Pictures are to be omitted. Output only the lines from the one containing "福州预制清水混凝土挂板" through the end of the data, word for word.

→ **The data**:
○ ○ ○
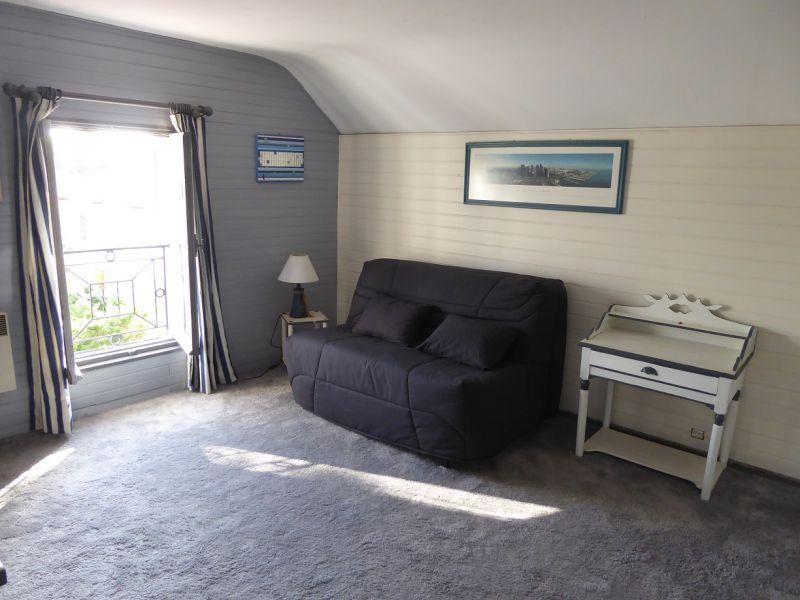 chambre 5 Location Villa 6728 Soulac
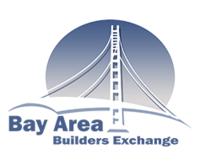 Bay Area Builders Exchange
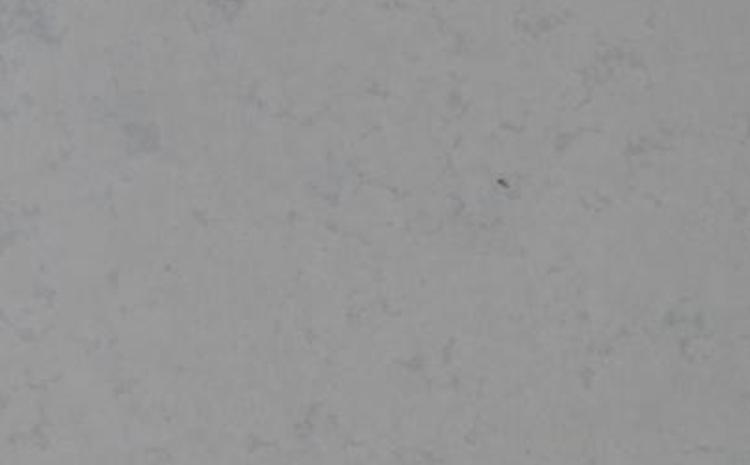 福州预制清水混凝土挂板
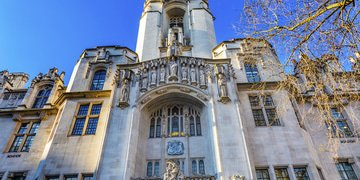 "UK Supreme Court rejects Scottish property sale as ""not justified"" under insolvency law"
○ ○ ○
→ **Finished exercise**:
 福州预制清水混凝土挂板
 "UK Supreme Court rejects Scottish property sale as ""not justified"" under insolvency law"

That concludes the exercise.